When I saw a massage area I thought it might be a good idea to check that out. Although I felt fine at the moment, I was wary about my hamstring, plus the whole left side of my leg from my hip down to my knee always has issues. A student from UofM Flint worked on me and I had to let her know that she could use more pressure. I’m used to cringing my way through massages to feel like issues have actually been worked out. Sure enough, I really felt it in my IT band. I hoped the brief massage might help me from getting too sore later in the day.

I got my free slice of pizza and ran into another friend as I lingered around the team tents area. I’ve participated in Crim’s corporate challenge in the past, where Detroit’s Big 3 automakers race against each other. That’s another thing the pandemic has taken away the last couple years. The team leader from my work told people that we could meet by the tents to chat about our races even though we didn’t have our own specific tent. I met up with him and a couple of other guys and talked for a while before heading home.

Of course I’m totally thrilled with my results. A day or two before the race I had started to worry that I may have sabotaged it thanks to juggling too many things and getting too little sleep throughout the week leading up to it. I got less than three hours of sleep at the beginning of the week when I worked third shift followed by first shift, and three hours a few nights later after going to a concert. I knew that was not ideal so I’m really lucky that it all worked out. I suspect my fancy shoes helped, but my fitness and the good weather were probably factors as well. This race has been warm and humid in the past so it made a big difference to have such ideal conditions this year.
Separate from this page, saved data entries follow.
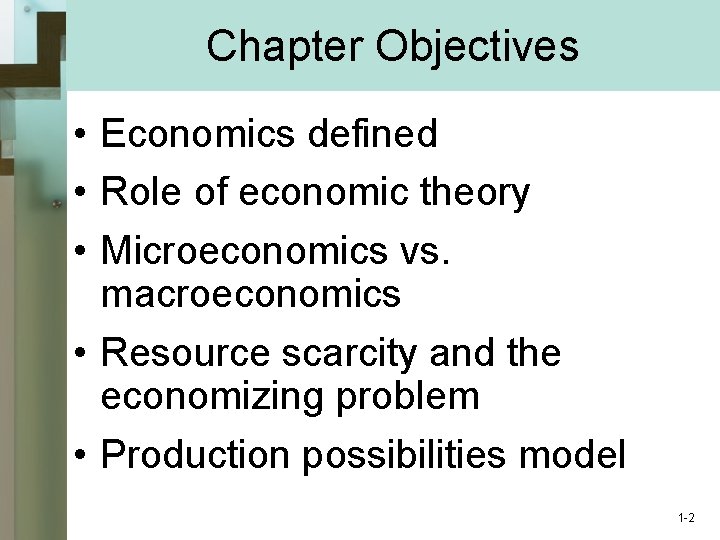 Chapter Objectives

• Economics defined
• Role of economic theory
• Microeconomics vs. macroeconomics
• Resource scarcity and the economizing problem
• Production possibilities model

1-2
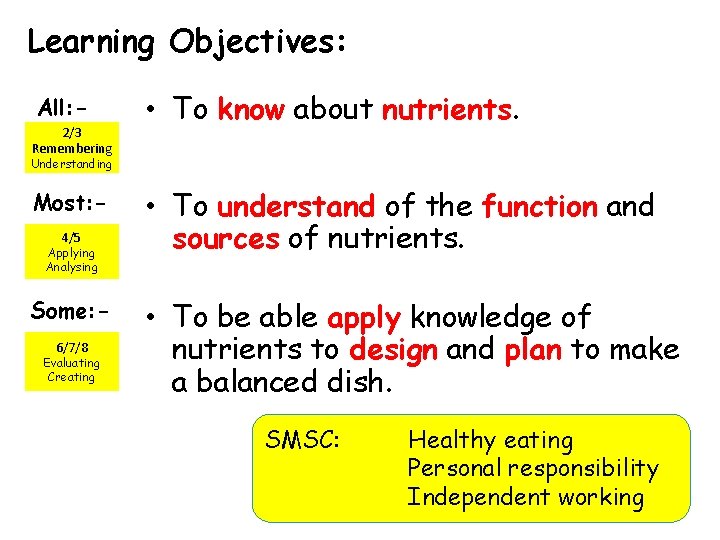 Learning Objectives:

All:-

2/3
Remembering
Understanding

• To know about nutrients.

Most:-

4/5
Applying
Analysing

• To understand of the function and sources of nutrients.

Some:-

6/7/8
Evaluating
Creating

• To be able apply knowledge of nutrients to design and plan to make a balanced dish.

SMSC: Healthy eating
Personal responsibility
Independent working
I’ve also found myself racing a little differently in recent years. Instead of starting slower and gradually speeding up throughout a race, lately I’ve locked into a faster pace early on and have realized I’ve been able to hang on. That approach has been a little scary at times as I’ve worried that I could crash and burn. I haven’t yet though and it’s resulted in some pretty solid races! This nearly 2-minute PR will help fuel my motivation as I approach my next marathon in mid-October.